Filter the entries below and copy out every line that contains the word "from".

__RAW DATA__.
......
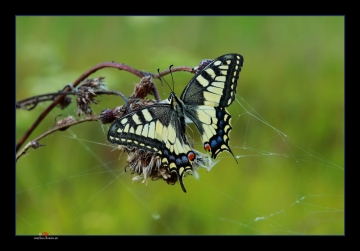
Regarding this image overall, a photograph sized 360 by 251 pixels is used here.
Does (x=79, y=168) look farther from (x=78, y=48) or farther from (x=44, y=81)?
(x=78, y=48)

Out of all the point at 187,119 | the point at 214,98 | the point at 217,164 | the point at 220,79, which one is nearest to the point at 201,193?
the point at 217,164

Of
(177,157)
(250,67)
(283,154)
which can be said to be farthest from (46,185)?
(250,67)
......
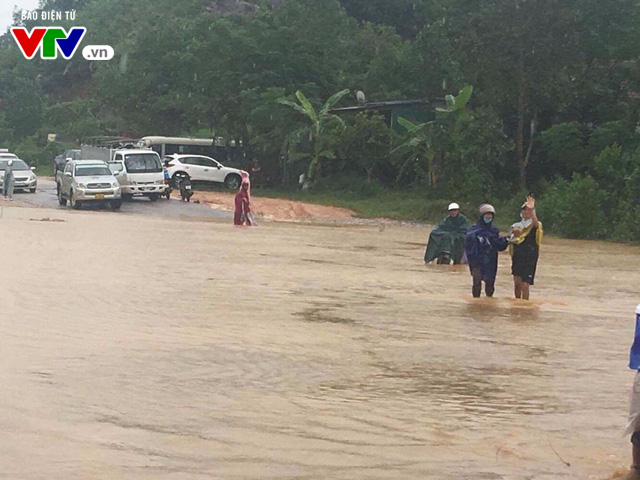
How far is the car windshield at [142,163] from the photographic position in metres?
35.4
......
__COMPLETED TASK__.
Does (x=79, y=168) look farther from (x=78, y=48) or farther from (x=44, y=81)?
which can be said to be farthest from (46,185)?
How far is the car windshield at [142,163] from the photographic position in metres?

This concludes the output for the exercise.